Méthodes agiles et communisme

En 2004, je pratiquais pour la première fois les méthodes agiles au cours d'une formation Extreme Programming. Un sentiment exprimé par l'un des participants m'avait marqué, puisque je m'en souviens encore aujourd'hui.

La façon habituelle de travailler c'est le capitalisme et Extreme Programming, c'est le communisme.

Mais pourquoi cette comparaison ?

J'ai dirigé mes premiers projets logiciels avant que le concept de méthode agile soit exprimé. Qui se souvient aujourd'hui que l'outil le plus courant de suivi de tâches dans un dev logiciel, c'était le diagramme de GANTT avec Microsoft Project ?
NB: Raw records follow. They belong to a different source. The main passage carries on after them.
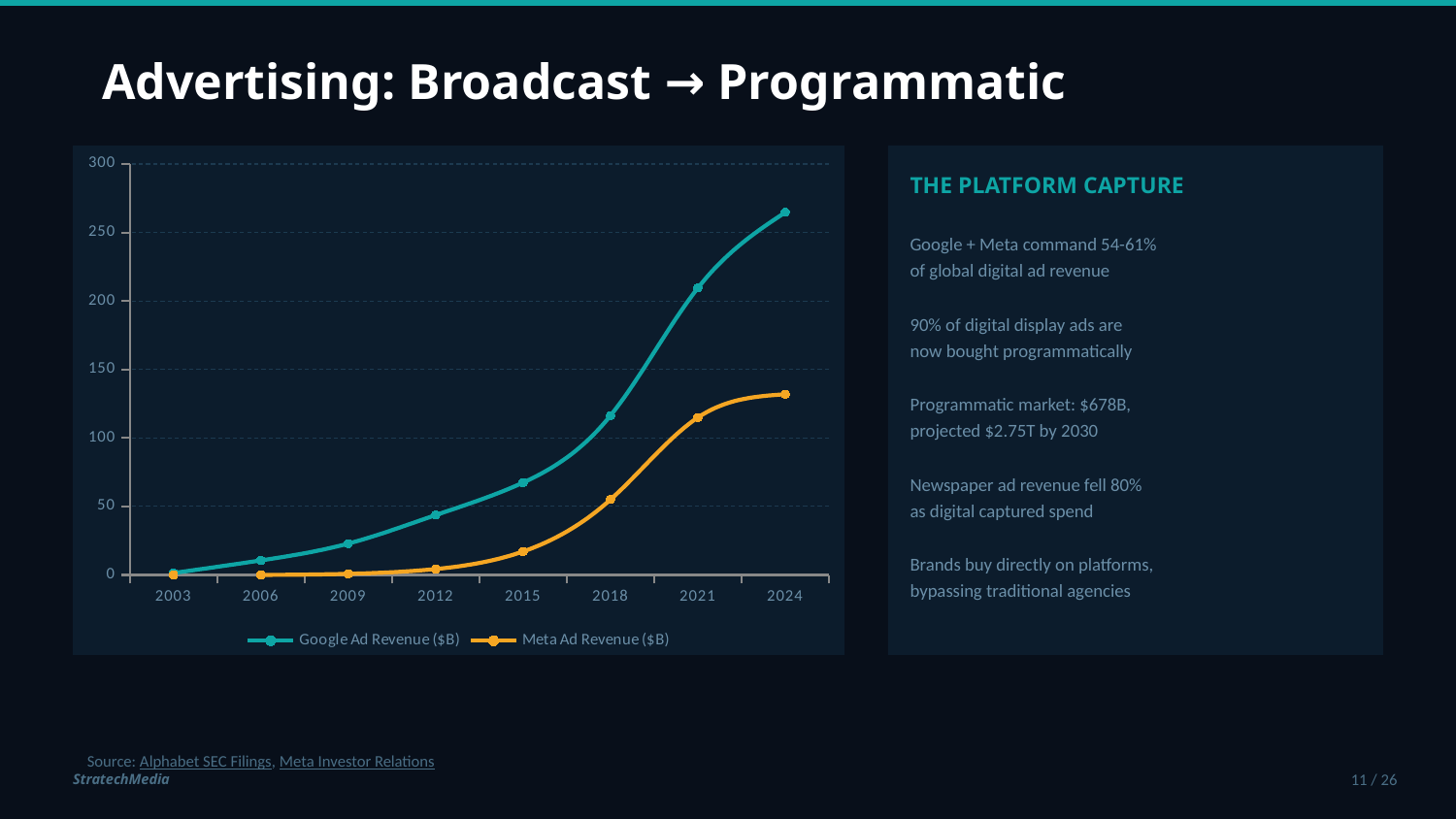
How many series does the chart's legend list? 2 Is the value for Google Ad Revenue in 2021 greater or less than 200? greater Does Google Ad Revenue rise or fall from 2003 to 2024? Rise What is the title of the slide containing the chart? Advertising: Broadcast → Programmatic What kind of chart is shown on the slide? Line chart How many years are marked along the x axis of the chart? 8 In which year does Google Ad Revenue reach its highest value? 2024 Is the value for Google Ad Revenue in 2012 greater or less than 50? less Is the value for Meta Ad Revenue in 2015 greater or less than 50? less In 2024, which series has the larger value, Google Ad Revenue or Meta Ad Revenue? Google Ad Revenue ($B)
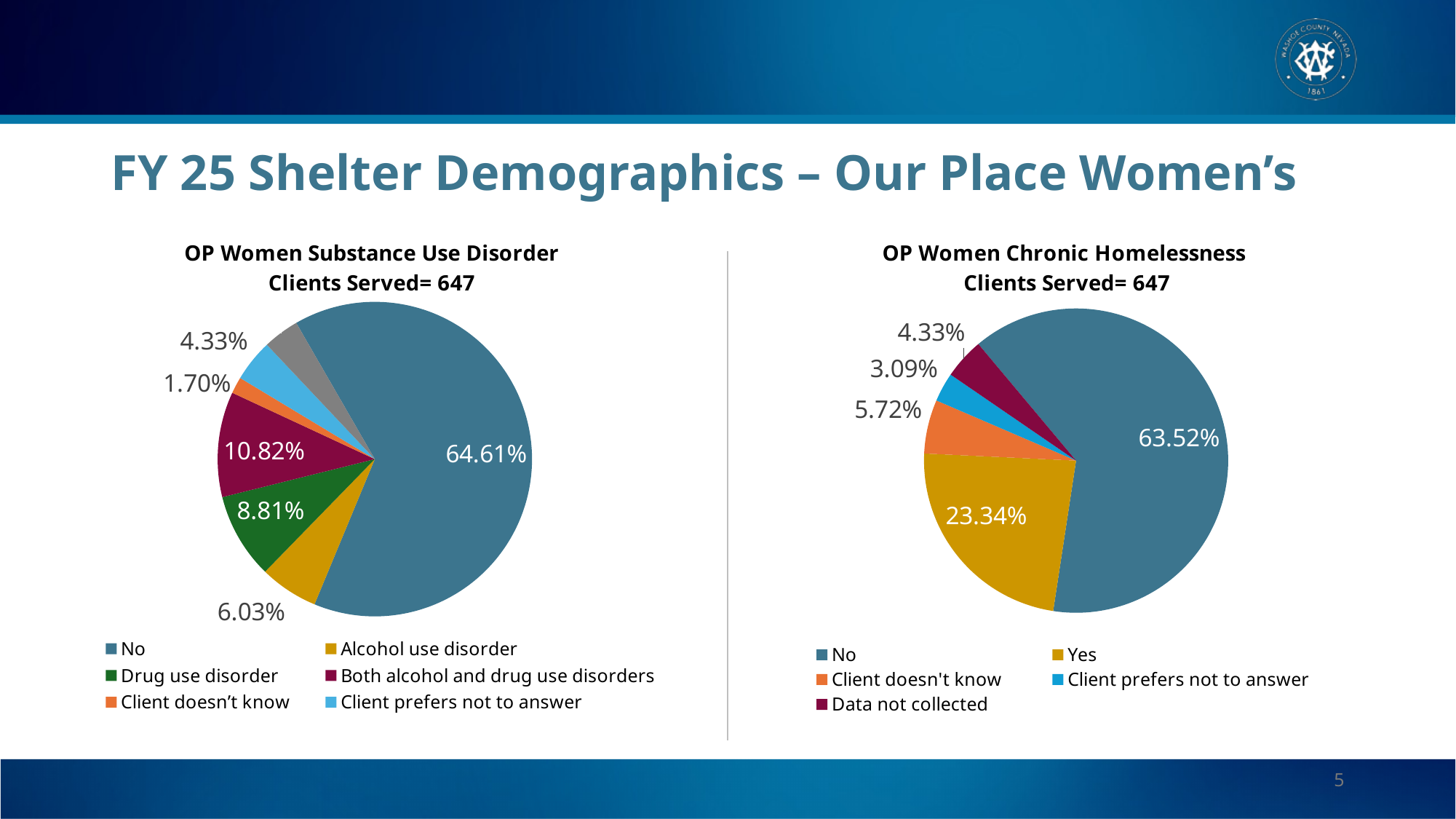
In the OP Women Chronic Homelessness chart, what is the difference between No and Yes? 40.18% In the OP Women Substance Use Disorder chart, what percentage of clients answered No? 64.61% In the OP Women Substance Use Disorder chart, what is the difference between Both alcohol and drug use disorders and Alcohol use disorder? 4.79% What type of chart is the OP Women Chronic Homelessness chart? Pie chart In the OP Women Substance Use Disorder chart, what percentage is Drug use disorder? 8.81% In the OP Women Substance Use Disorder chart, which category has the smallest labelled share? Client doesn't know In the OP Women Chronic Homelessness chart, what share is Client doesn't know? 5.72% In the OP Women Substance Use Disorder chart, which is larger: Alcohol use disorder or Drug use disorder? Drug use disorder In the OP Women Chronic Homelessness chart, what percentage of clients answered Yes? 23.34% In the OP Women Chronic Homelessness chart, which category has the largest share? No How many categories does the legend of the OP Women Chronic Homelessness chart list? 5 In the OP Women Substance Use Disorder chart, what share is Both alcohol and drug use disorders? 10.82%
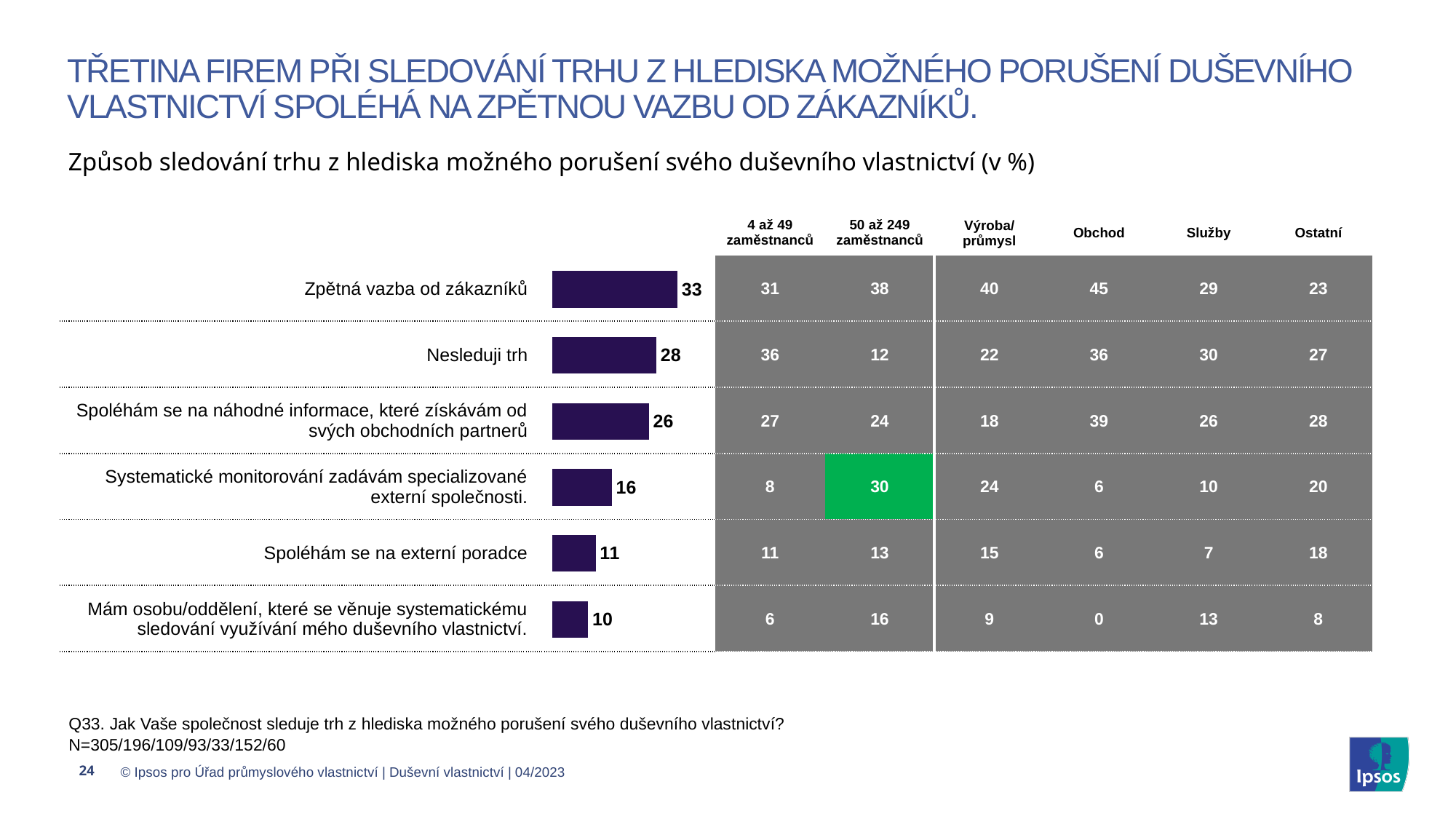
What is the difference between the values for "Zpětná vazba od zákazníků" and "Nesleduji trh"? 5 What is the value for "Nesleduji trh" in the bar chart? 28 Do the bar values rise or fall from the top category to the bottom category? Fall Which is larger: the value for "Nesleduji trh" or the value for "Spoléhám se na náhodné informace, které získávám od svých obchodních partnerů"? Nesleduji trh What kind of chart is shown on the slide? Bar chart What is the difference between the values for "Spoléhám se na náhodné informace, které získávám od svých obchodních partnerů" and "Systematické monitorování zadávám specializované externí společnosti."? 10 Which category has the highest value in the bar chart? Zpětná vazba od zákazníků How many categories are shown in the bar chart? 6 Which category has the lowest value in the bar chart? Mám osobu/oddělení, které se věnuje systematickému sledování využívání mého duševního vlastnictví. What is the value for "Systematické monitorování zadávám specializované externí společnosti." in the bar chart? 16 What is the value for "Spoléhám se na externí poradce" in the bar chart? 11 What is the value for "Zpětná vazba od zákazníků" in the bar chart? 33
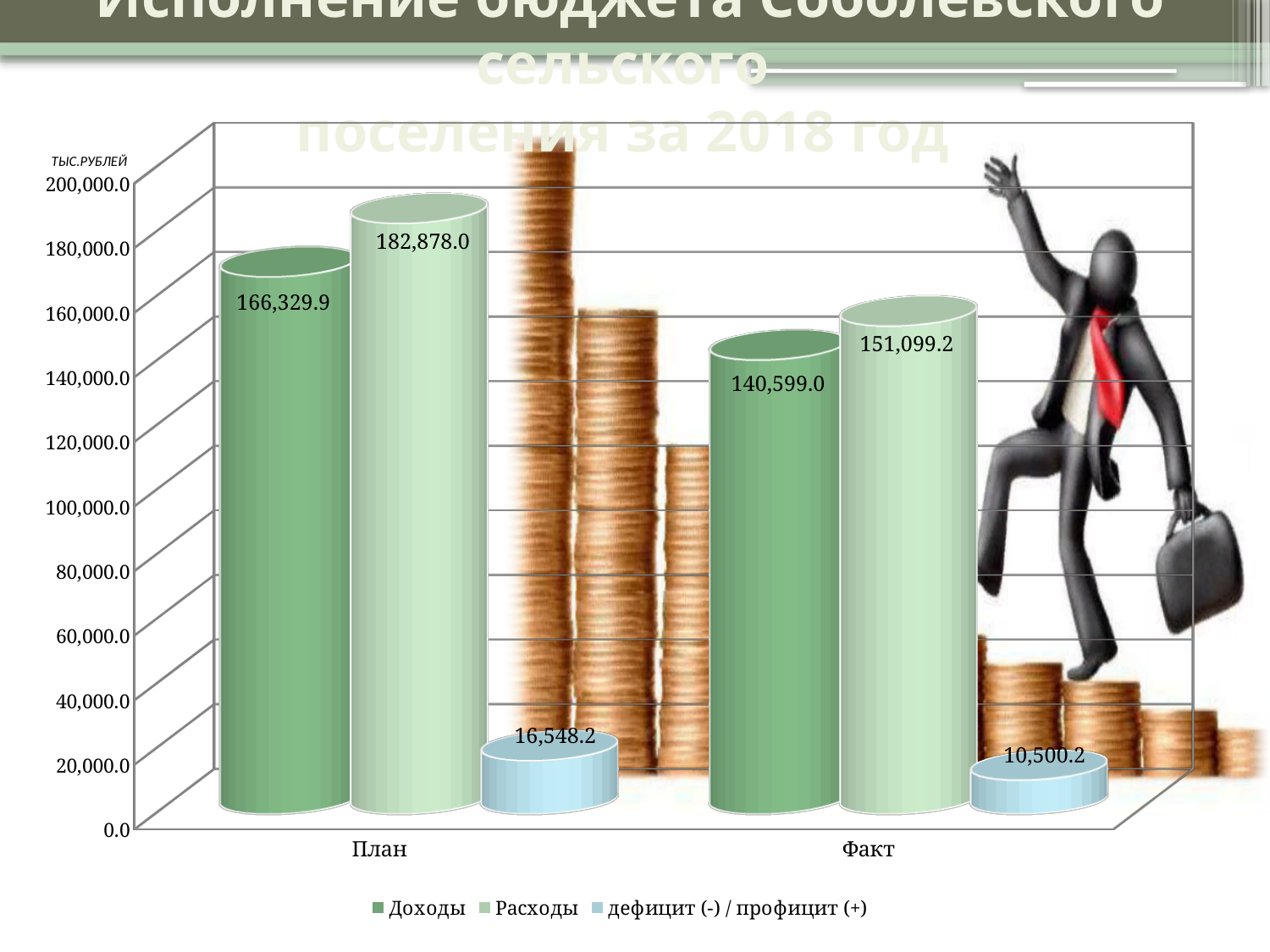
How many series does the legend list? 3 What is the value of Доходы for План? 166,329.9 Which series has the highest value in the План category? Расходы What is the value of Расходы for Факт? 151,099.2 What is the value of дефицит (-) / профицит (+) for План? 16,548.2 What is the value of Доходы for Факт? 140,599.0 Which is larger: Расходы for План or Расходы for Факт? Расходы for План How many categories are shown on the x axis? 2 What is the difference between Расходы for Факт and Доходы for Факт? 10,500.2 What is the difference between Доходы for План and Доходы for Факт? 25,730.9 What kind of chart is shown on the slide? Bar chart Which series has the lowest value in the Факт category? дефицит (-) / профицит (+)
Il n'était pas rare de voir des tâches de 2 ou 3 semaines affectées à une personne, travaillant seule dans son coin, et à qui on demandait régulièrement son reste à faire sur la tâche en question. Je suis sûr que ce fonctionnement existe encore aujourd'hui mais il est minoritaire.

On évoluait dans des structures très individualistes. Un développeur unique était souvent responsable d'un module et personne d'autre ne touchait à son code, une sorte de propriété privée. C'était une source intarissable de problèmes.

Les méthodes agiles ont balayé tout ça. Le pair programming, le daily stand-up et toutes les autres pratiques agiles ont révolutionné les usages au point de pouvoir effectivement apparaître comme une sorte de communisme : l'équipe travaille sur un bien commun et, hormis dans l'historique du code source, on ne sait plus qui a pu écrire telle ou telle ligne de code. La propriété de code est devenue collective.

Le parallèle avec le communisme semble donc légitime.

Sauf que, étonnament, 20 ans plus tard, on a des développeurs qui n'ont pas de mot assez dur pour critiquer les méthodes agiles. Et ce n'est pas difficile à comprendre : l'agilité est souvent subie, imposée d'en haut et apporte plus d'inconvénients qu'elle ne résout de problèmes.

On leur a promis le communisme, ils se sont retrouvés chez Staline !

Il y a pourtant un truc qui aurait dû mettre la puce à l'oreille. Dans l'historique du Manifeste Agile1, Jim Highsmith parle des signataires du manifeste comme étant des anarchistes organisationnels. Des anarchistes. Pas des communistes.

Des anarchistes que l'on peut s'attendre à remettre en cause les structures de pouvoir dans l'organisation, pour le bien de celle-ci. Quand ça fonctionne, vu de l'extérieur, le résultat peut ressembler à du communisme. Mais les ressorts sont différents.

Il ne s'agit pas, pour un groupe bien intentionné, de casser les structures en place pour imposer un ordre nouveau qui serait hypothétiquement meilleur pour l'organisation et ses éléments. Il s'agit de faire en sorte que les membres des équipes s'approprient l'organisation pour, volontairement et sincèrement, en faire quelque chose de mieux pour eux mêmes et pour leurs collègues.

Ce n'est qu'après avoir accepté cela que l'on peut commencer à parler de méthodes agiles.

Nous, anarchistes, nous ne voulons pas émanciper le peuple, nous voulons que le peuple s'émancipe. Nous ne croyons pas au fait imposé d'en haut par la force; nous voulons que le nouveau mode de vie sociale sorte des entrailles du peuple et corresponde au degré de développement atteint par les hommes et puisse progresser à mesure que les hommes avancent.